_Exercise description_:
Pick up the news item about The Recycling Factory's cartridge-recycling fundraiser for LIVES and continue it from the point where it stops.

UK recycling company’s recycling scheme raises £920 for Lincolnshire charity.
A cheque for £920 ($1,426/€1,161) was presented to Lincolnshire Integrated Voluntary Emergency Services (LIVES) by The Recycling Factory after the company spent a year raising money for the charity through the recycling of inkjet and toner cartridges, as well as other electronic devices such as mobile phones and digital cameras.
LIVES provides vital life-saving pre-hospital treatment for patients and is run by voluntary qualified health professionals as well as LIVES trained members of the public. The charity has been established for over 35 years, with 161 responder units currently across Lincolnshire and 21 fire and rescue co-responder units.
As it costs almost £1 million ($1.5 million/€1.2 million) annually to keep LIVES going, The Recycling Factory decided to partner with the charity, which helps to save around 200 lives per year.
Donna Wingfield, Business Development Manager for The Recycing Factory commented: “We are thrilled to work in partnership with LIVES and help to raise funds for such a worthy charity which operates on our doorstep. The £920 raised so far this year, exceeds the total amount raised during 2011 by fifty per cent and demonstrates how well the LIVES supporters have embraced the recycling scheme”.

(Records in a dataset)
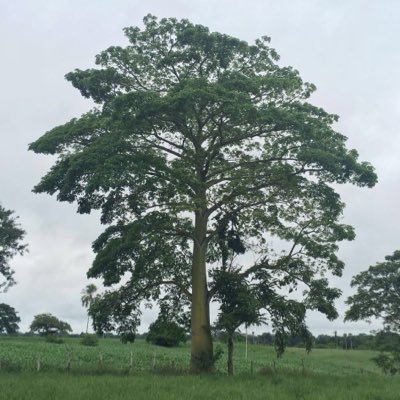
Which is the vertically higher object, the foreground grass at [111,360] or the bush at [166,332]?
the bush at [166,332]

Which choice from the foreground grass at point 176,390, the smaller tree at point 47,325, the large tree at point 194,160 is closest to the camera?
the foreground grass at point 176,390

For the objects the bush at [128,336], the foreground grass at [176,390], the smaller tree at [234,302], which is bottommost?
the foreground grass at [176,390]

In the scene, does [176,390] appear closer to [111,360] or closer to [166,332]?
[166,332]

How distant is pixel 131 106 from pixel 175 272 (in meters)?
8.98

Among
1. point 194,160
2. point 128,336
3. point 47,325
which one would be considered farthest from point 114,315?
point 47,325

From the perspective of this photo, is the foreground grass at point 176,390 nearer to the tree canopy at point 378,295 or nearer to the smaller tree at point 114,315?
the smaller tree at point 114,315

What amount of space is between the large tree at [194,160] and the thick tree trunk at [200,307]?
2.2 inches

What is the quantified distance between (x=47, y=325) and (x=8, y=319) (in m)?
56.1

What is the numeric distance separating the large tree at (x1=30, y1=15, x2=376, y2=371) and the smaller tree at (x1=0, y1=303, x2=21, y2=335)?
38.9m

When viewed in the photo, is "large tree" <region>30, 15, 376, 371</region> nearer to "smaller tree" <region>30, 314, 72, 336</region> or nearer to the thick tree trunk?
the thick tree trunk

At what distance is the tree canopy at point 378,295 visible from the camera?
46.2m

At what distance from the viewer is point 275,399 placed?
1591cm

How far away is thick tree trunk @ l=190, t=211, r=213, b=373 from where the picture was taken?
2452 centimetres

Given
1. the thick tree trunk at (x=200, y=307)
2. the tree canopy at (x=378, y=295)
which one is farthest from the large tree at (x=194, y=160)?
the tree canopy at (x=378, y=295)
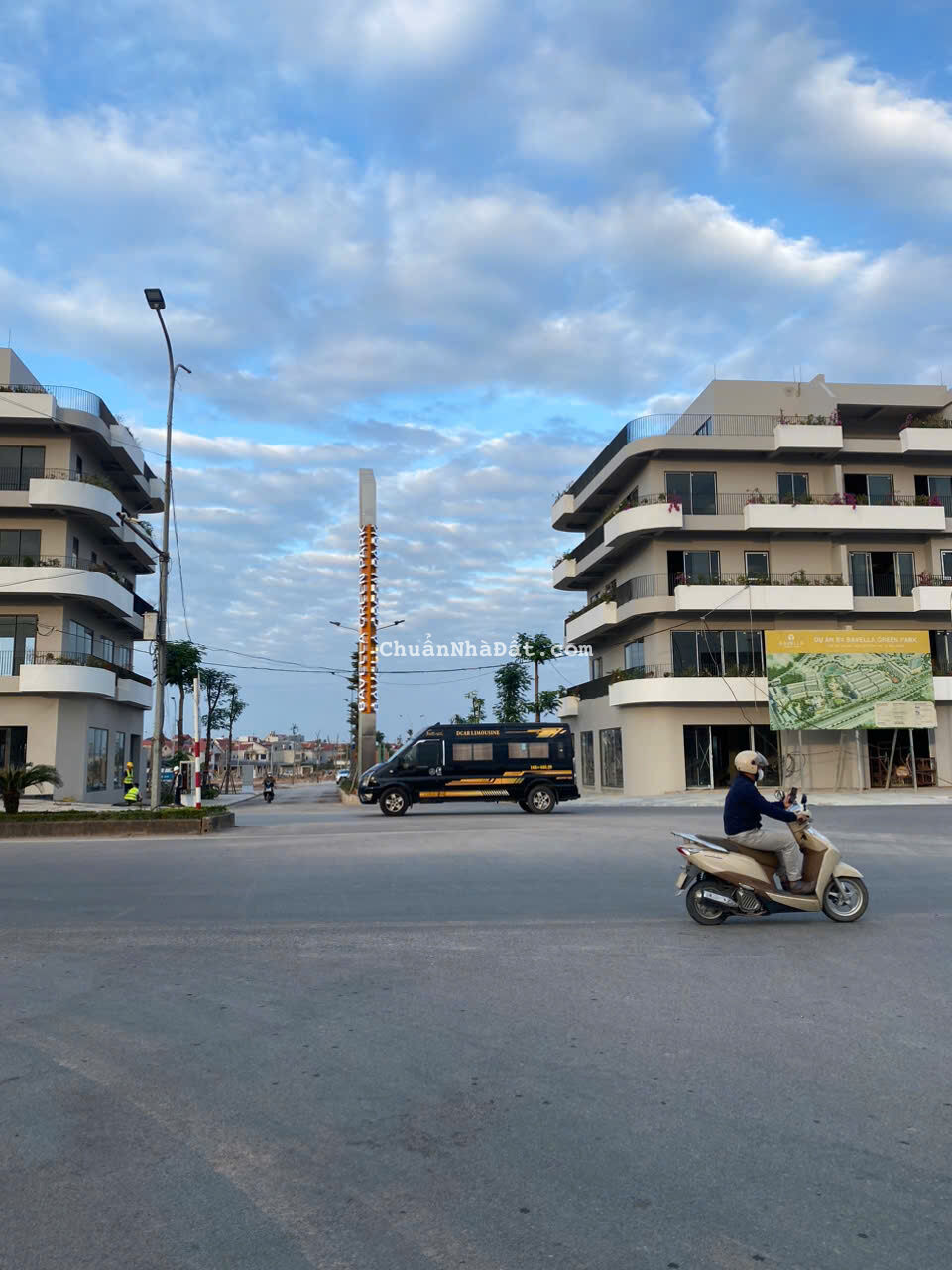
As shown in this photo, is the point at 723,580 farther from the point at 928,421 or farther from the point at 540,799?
the point at 540,799

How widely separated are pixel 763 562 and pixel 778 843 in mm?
37282

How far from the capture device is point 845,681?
4200 cm

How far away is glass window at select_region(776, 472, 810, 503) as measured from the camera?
45.4 m

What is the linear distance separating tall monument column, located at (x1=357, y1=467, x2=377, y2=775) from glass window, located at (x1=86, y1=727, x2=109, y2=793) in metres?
11.7

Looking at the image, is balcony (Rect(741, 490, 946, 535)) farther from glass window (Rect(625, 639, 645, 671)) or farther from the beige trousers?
the beige trousers

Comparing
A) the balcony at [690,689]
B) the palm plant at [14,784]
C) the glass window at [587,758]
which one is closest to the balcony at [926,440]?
the balcony at [690,689]

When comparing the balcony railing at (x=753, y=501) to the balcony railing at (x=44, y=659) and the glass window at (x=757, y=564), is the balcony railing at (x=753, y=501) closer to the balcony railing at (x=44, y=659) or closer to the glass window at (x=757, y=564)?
the glass window at (x=757, y=564)

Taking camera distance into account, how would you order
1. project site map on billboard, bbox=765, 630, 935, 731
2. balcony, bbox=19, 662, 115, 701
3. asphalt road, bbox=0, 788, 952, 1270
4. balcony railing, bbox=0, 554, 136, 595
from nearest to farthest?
asphalt road, bbox=0, 788, 952, 1270 < balcony, bbox=19, 662, 115, 701 < balcony railing, bbox=0, 554, 136, 595 < project site map on billboard, bbox=765, 630, 935, 731

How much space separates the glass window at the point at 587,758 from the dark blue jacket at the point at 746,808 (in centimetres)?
4290

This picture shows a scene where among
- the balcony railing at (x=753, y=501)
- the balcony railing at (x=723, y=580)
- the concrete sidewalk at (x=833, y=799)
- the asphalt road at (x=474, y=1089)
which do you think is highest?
the balcony railing at (x=753, y=501)

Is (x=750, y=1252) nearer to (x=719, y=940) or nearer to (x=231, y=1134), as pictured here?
(x=231, y=1134)

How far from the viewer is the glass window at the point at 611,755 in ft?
155

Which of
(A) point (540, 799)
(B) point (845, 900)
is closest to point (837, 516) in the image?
(A) point (540, 799)

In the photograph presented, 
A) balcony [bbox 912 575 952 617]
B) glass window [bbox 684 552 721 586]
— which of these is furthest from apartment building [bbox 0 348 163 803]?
balcony [bbox 912 575 952 617]
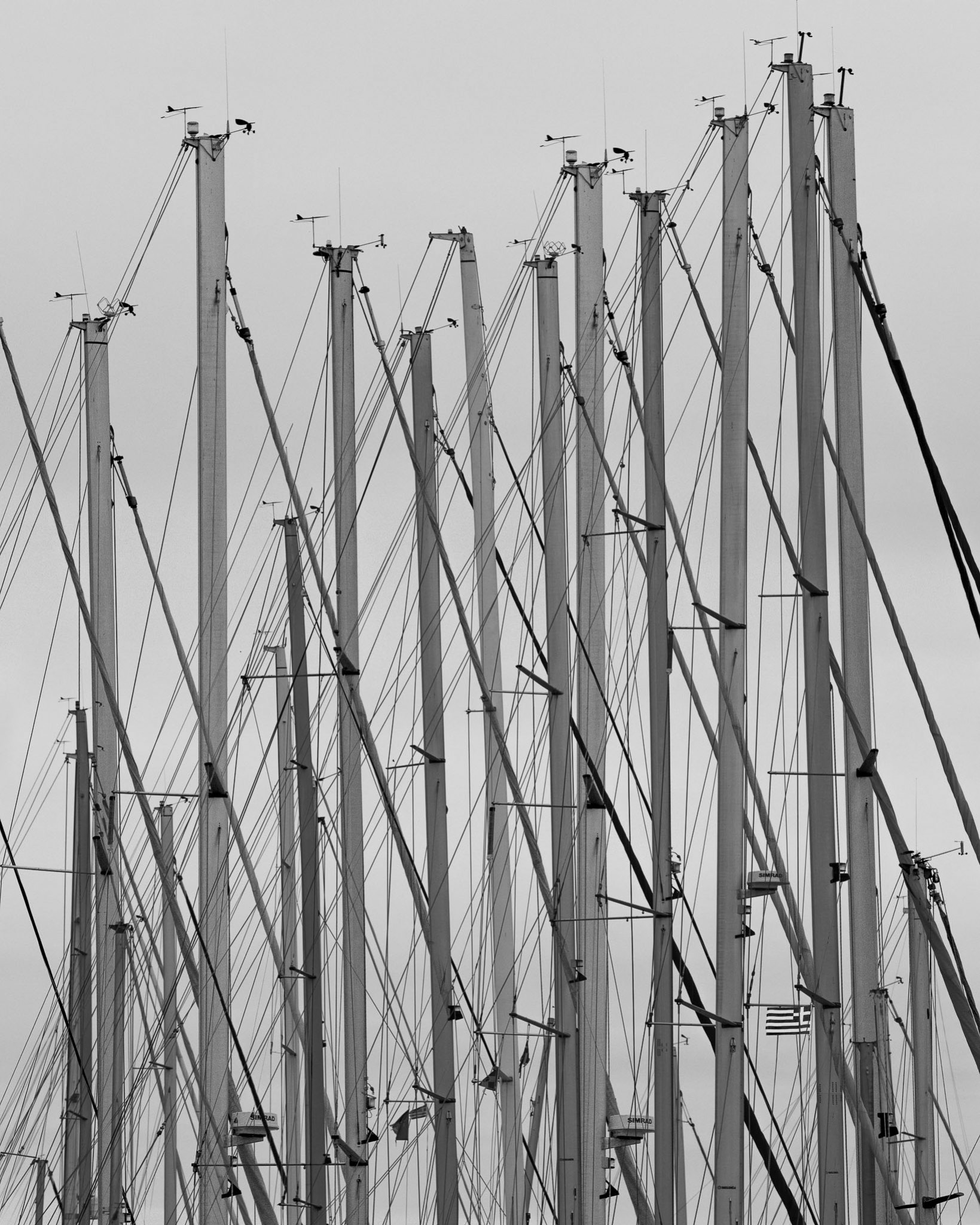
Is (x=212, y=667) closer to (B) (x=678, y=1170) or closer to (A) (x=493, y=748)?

_Final answer_:
The company’s recycling scheme saw LIVES receiving a donation for each cartridge or electronic device that was able to be recycled.
The Recycling Factory have raised money for a number of charities, and since October have donated to the British Heart Foundation, Mencap, Royal National Lifeboat Institute (RNLI), and National Society for the Prevention of Cruelty to Children (NSPCC). It also raised over £350,000 ($542,000/€442,000) for the Royal Society for the Prevention of Cruelty to Animals (RSPCA) over a six year period between 2005 and 2011.